The APT framework, dubbed TajMahal by Kaspersky Lab researchers, is a high-tech, modular-based malware toolkit that not only supports a large number of malicious plugins for distinct espionage operations but also includes never-before-seen and obscure techniques.
The framework was named after the Taj Mahal, one of the Seven Wonders of the World located in India, not because Kaspersky discovered a connection between the malware and India, but because the stolen data was sent to the attackers’ C&C server in an XML file named TajMahal.
TajMahal toolkit was first discovered by security researchers late last year when it was used by hackers to spy on the computers of a diplomatic organization belonging to an unidentified Central Asian nation.
Nonetheless, malware samples analyzed by the researchers indicate that the cyberespionage group responsible for the attack has been active since at least August 2014.
The TajMahal framework is comprised of two main packages named “Tokyo” and “Yokohama” that contain over eighty distinct malicious modules, which, according to researchers, is one of the highest numbers of plugins ever observed for an APT toolkit.
The malware includes backdoors, loaders, orchestrators, C2 communicators, audio recorders, keyloggers, screen and webcam grabbers, document and cryptography key stealers, and even its file indexer for the victim’s machine, according to the researchers.
Researchers have yet to determine how TajMahal infected its targets in the first place, but they have discovered that once accessed, the first-stage infection Tokyo is downloaded on targeted machines, which then deliver the fully-functional second-stage malware Yokohama.

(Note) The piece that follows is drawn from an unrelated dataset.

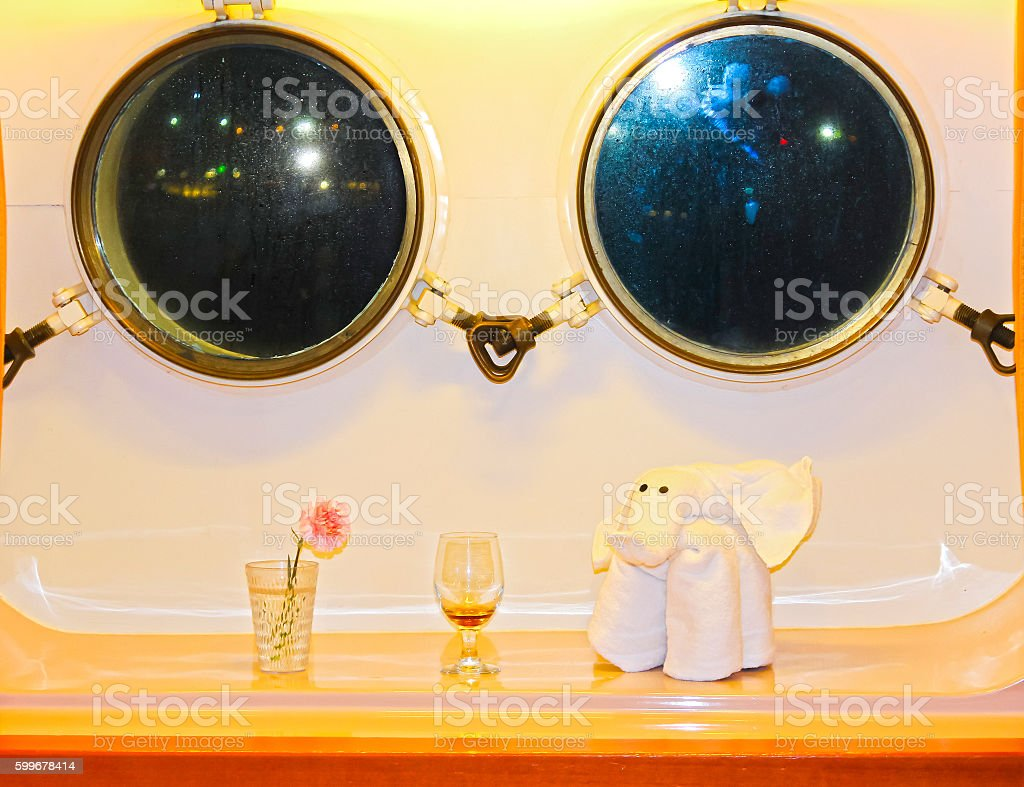 The figure of the towel against two windows in the stock photo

Yokohama stores malicious modules within its encrypted Virtual File System, allowing them to:
- log keystrokes,
- steal browser cookies and data, including backup for Apple mobile devices,
- record and take screenshots of VoIP calls,
- steal written CD images,
- steal documents sent to the printer queue.
In addition to typical spying capabilities, the malware possesses unique features such as a request to steal a specific file from a previously inserted USB stick. Therefore, the next time the USB is connected to the compromised computer, the file will be stolen.
Given the sophistication of the framework, the researchers believe that additional TajMahal victims remain to be discovered, even though they have only discovered a single victim so far.
“Based on our telemetry, we have detected a single victim to date,” Kaspersky stated.
This theory is supported by the fact that we were unable to determine how one of the files in the VFS was utilized by the malware, leaving the door open to the possibility of undetected variants of the malware.
On the SecureList blog, researchers have published a full set of Indicators of Compromise (IOCs) and a complete list of 80 malicious modules stored in the malware, along with a brief description of what they do.